How the Sales tax exemption works
The company subject to the exemption on the basis of Sales tax must bear a specific mention on its invoices: “Article 293 B, Sales tax not applicable”. No Sales tax amount should appear on the invoice.
Under the principle of reciprocity, a business that does not collect Sales tax cannot deduct the Sales tax it pays for its business expenses either.
It is possible to waive the application of the exemption on the basis of Sales tax. The use of the free sales tax calculator comes useful there.
The real normal Sales tax regime
The actual normal regime corresponds to the classic Sales tax regime. It consists of filing a monthly or, optionally, quarterly declaration.
The conditions for applying the real normal regime
The actual normal regime applies to companies whose annual turnover is greater than:
- € 789,000 for the activities of selling goods, selling for consumption on site, and providing housing.
- € 238,000 for other services and liberal activities.
- The law offers the possibility to other companies to voluntarily opt for this regime.
The operation of the actual normal regime
Companies subject to the real normal regime submit a monthly Sales tax return, and pay the positive balance of Sales tax each month.

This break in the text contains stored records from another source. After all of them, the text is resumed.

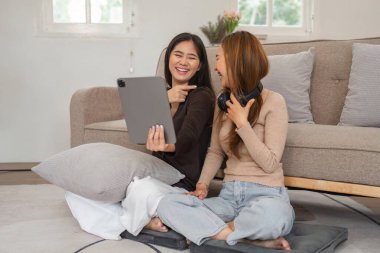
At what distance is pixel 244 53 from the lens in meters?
1.65

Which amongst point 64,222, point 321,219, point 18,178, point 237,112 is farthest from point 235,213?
point 18,178

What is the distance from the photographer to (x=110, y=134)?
2248mm

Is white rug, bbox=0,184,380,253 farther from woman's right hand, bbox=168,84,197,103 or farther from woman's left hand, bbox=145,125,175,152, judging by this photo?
woman's right hand, bbox=168,84,197,103

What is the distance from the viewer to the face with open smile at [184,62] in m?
1.90

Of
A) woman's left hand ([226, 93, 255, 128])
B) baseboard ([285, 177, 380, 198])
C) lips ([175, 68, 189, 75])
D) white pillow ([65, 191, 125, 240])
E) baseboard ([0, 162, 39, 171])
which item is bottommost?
baseboard ([0, 162, 39, 171])

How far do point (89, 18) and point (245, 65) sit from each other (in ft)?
7.41

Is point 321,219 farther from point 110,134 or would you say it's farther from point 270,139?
point 110,134

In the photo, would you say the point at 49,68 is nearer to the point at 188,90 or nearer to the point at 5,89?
the point at 5,89

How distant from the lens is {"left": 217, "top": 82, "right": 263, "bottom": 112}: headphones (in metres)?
1.65

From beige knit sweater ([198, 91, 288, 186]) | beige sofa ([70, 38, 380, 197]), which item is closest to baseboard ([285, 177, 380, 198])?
beige sofa ([70, 38, 380, 197])

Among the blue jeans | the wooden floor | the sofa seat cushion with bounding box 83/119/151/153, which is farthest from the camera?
the wooden floor

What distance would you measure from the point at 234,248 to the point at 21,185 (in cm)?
174

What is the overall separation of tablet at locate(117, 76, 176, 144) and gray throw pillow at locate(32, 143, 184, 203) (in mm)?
135

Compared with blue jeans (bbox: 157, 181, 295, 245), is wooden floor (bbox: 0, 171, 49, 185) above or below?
below
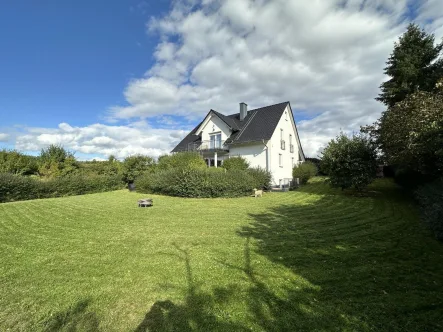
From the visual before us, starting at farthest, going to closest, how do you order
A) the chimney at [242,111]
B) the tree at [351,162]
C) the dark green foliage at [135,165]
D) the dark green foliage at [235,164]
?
the chimney at [242,111], the dark green foliage at [135,165], the dark green foliage at [235,164], the tree at [351,162]

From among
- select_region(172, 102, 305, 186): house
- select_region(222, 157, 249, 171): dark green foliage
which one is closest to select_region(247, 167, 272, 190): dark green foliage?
select_region(222, 157, 249, 171): dark green foliage

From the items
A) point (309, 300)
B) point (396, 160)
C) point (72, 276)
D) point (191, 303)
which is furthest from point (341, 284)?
point (396, 160)

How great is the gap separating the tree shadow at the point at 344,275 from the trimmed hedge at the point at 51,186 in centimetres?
1666

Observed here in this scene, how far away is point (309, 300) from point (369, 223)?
5.73 metres

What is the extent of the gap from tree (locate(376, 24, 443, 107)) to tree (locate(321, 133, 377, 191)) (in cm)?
625

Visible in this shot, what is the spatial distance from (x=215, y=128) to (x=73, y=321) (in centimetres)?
2352

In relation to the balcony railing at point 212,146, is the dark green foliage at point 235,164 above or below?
below

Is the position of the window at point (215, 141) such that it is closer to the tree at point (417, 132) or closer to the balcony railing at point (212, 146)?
the balcony railing at point (212, 146)

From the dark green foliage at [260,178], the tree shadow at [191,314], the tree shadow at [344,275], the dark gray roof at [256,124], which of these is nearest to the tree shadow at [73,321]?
the tree shadow at [191,314]

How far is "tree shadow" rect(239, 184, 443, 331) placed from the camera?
9.77 ft

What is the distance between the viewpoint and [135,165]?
23.2 meters

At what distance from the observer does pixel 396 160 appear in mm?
11469

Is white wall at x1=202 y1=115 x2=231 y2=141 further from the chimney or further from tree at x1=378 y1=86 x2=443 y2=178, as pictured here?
tree at x1=378 y1=86 x2=443 y2=178

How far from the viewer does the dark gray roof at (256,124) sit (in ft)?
73.0
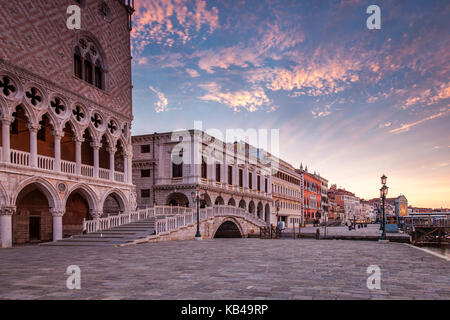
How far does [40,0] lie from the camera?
2116cm

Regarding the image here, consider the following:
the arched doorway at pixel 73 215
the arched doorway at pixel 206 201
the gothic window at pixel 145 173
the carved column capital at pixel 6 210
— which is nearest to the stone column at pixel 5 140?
the carved column capital at pixel 6 210

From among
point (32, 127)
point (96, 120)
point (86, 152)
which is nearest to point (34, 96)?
point (32, 127)

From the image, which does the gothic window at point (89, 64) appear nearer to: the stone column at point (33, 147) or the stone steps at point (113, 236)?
the stone column at point (33, 147)

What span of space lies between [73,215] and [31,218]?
3.81 m

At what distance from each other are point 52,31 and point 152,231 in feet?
43.2

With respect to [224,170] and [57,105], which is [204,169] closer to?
[224,170]

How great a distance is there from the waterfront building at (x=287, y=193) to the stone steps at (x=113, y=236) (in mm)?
39517

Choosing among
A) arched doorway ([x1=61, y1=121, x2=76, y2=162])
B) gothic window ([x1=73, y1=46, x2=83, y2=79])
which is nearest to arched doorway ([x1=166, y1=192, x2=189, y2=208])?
arched doorway ([x1=61, y1=121, x2=76, y2=162])

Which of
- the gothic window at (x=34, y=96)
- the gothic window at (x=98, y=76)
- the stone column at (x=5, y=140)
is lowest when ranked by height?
the stone column at (x=5, y=140)

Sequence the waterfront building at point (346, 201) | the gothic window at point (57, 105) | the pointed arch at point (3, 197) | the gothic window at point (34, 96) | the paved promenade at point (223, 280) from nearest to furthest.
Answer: the paved promenade at point (223, 280)
the pointed arch at point (3, 197)
the gothic window at point (34, 96)
the gothic window at point (57, 105)
the waterfront building at point (346, 201)

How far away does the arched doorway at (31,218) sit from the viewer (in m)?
23.1

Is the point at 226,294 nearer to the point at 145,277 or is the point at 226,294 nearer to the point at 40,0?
the point at 145,277
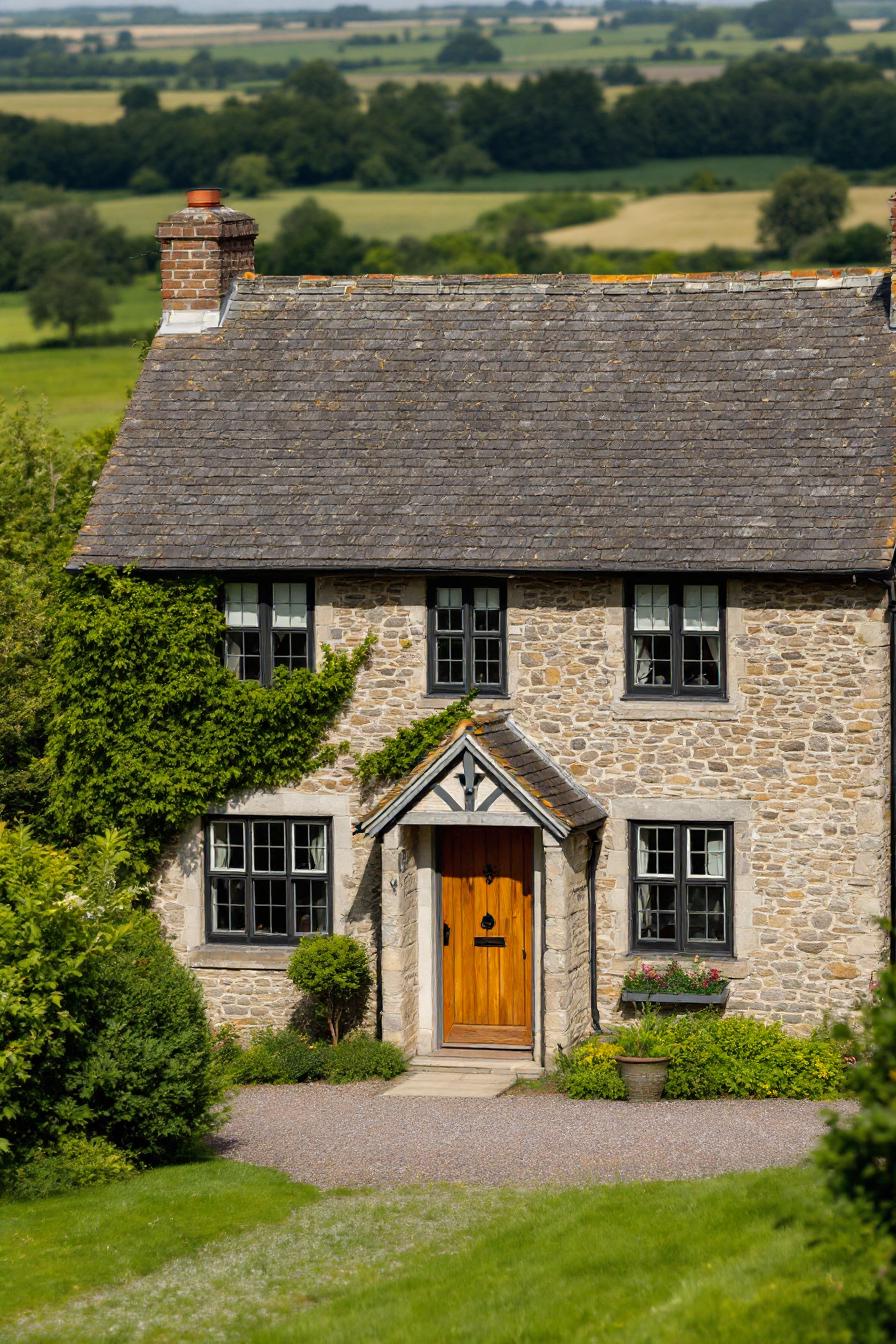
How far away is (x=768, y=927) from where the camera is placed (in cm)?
2364

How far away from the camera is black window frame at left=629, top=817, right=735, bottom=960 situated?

This balance results from the difference between collected Sales tax and deductible Sales tax.
It is possible for the company to opt for a quarterly declaration when the Sales tax payable over the year is less than € 4,000.
Each month or quarter, the company is required to report on a CA3 declaration the turnover achieved during the period, the amount of Sales tax collected and the amount of deductible Sales tax.

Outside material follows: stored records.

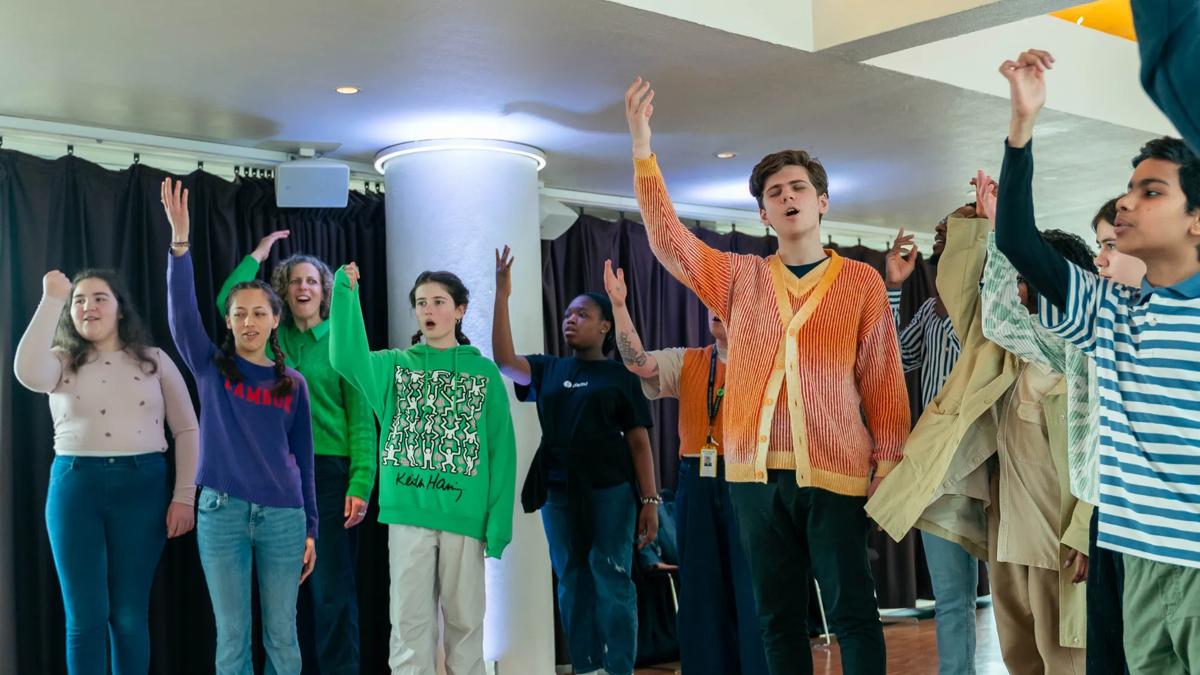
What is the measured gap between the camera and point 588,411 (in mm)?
4086

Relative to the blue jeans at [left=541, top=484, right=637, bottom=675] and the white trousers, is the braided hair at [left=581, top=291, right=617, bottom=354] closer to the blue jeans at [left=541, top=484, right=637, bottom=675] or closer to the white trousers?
the blue jeans at [left=541, top=484, right=637, bottom=675]

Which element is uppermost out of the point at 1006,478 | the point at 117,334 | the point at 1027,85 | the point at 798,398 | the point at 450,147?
the point at 450,147

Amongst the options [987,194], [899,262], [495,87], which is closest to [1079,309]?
[987,194]

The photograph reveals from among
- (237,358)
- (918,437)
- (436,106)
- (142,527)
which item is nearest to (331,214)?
(436,106)

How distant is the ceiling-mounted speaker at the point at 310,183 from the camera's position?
4559 mm

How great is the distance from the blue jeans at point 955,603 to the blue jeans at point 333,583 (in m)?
2.01

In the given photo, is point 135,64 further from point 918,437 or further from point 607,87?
point 918,437

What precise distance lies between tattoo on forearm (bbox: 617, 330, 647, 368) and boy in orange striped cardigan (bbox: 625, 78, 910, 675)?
1.11 m

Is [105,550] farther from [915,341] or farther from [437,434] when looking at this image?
[915,341]

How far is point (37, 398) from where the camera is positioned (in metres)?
4.07

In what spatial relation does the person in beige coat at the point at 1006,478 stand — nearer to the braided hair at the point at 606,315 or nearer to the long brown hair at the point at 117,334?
the braided hair at the point at 606,315

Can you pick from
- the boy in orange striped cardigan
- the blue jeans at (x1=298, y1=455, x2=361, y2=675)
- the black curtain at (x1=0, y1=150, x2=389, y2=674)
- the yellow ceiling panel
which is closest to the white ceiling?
the black curtain at (x1=0, y1=150, x2=389, y2=674)

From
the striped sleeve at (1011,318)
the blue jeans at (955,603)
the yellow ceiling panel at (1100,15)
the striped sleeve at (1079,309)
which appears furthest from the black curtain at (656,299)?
the striped sleeve at (1079,309)

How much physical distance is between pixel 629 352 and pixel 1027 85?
2191mm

The mini-real Sales tax regime
The mini-real Sales tax system is still little used, because it is unknown to companies. It is very close to the real normal regime, with one small feature. It consists in the application of the real normal Sales tax regime, while the company remains in the regime of the simplified declaration of profits.

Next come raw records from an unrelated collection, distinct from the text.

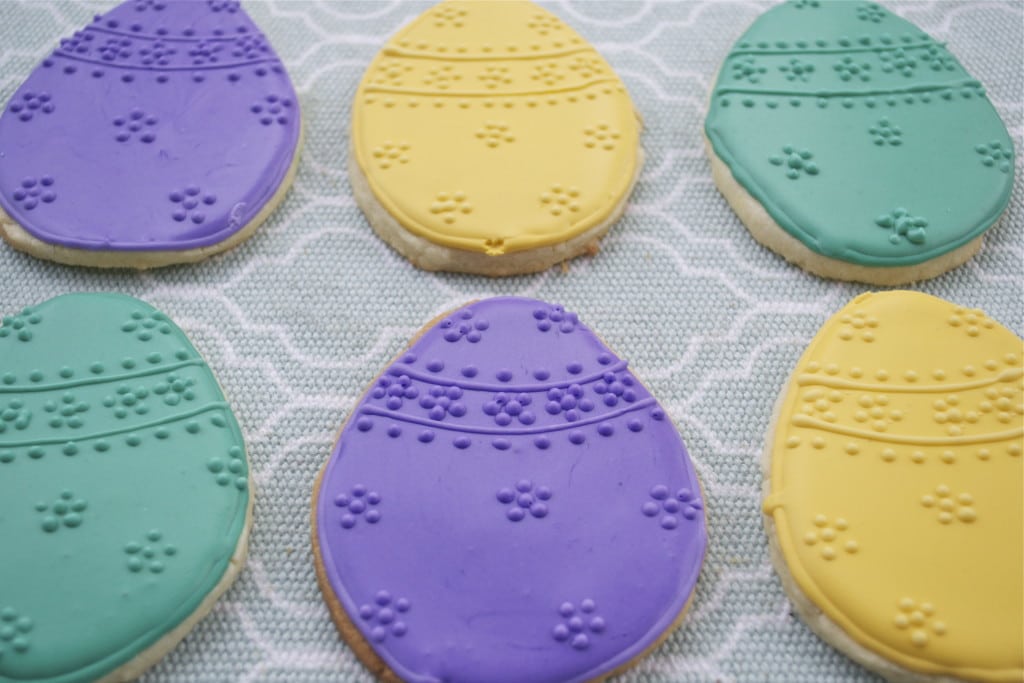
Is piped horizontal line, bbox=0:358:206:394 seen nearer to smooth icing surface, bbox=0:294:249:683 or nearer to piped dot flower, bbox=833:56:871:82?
smooth icing surface, bbox=0:294:249:683

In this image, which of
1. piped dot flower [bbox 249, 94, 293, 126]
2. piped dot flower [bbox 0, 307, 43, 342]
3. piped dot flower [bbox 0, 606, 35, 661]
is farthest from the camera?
piped dot flower [bbox 249, 94, 293, 126]

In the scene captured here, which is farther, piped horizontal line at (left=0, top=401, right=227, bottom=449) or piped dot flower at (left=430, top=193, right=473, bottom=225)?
piped dot flower at (left=430, top=193, right=473, bottom=225)

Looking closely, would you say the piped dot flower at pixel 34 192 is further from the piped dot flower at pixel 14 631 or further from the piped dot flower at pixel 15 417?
the piped dot flower at pixel 14 631

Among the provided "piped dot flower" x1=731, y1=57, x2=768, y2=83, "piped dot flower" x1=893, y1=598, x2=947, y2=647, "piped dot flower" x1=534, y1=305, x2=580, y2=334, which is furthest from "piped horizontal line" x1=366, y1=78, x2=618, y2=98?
"piped dot flower" x1=893, y1=598, x2=947, y2=647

In principle, the option for the real normal Sales tax regime switches the company into the real normal regime for declaring its profits. However, this regime can prove to be restrictive for the company since it implies reinforced accounting and fiscal obligations.
The mini-real regime avoids this pitfall.
The real simplified Sales tax regime
The real simplified regime was created for medium-sized companies, in order to reduce the administrative burden. It consists of filing an annual declaration.
The conditions for applying the real simplified regime
Companies subject to the real simplified regime are those which fall between the turnover thresholds for the Sales tax exemption and those of the normal real regime.
However, another condition is the amount of Sales tax paid in N-1. If it was greater than € 15,000, the company can no longer benefit from the simplified real in N. It then switches to the real normal Sales tax regime, whatever its turnover.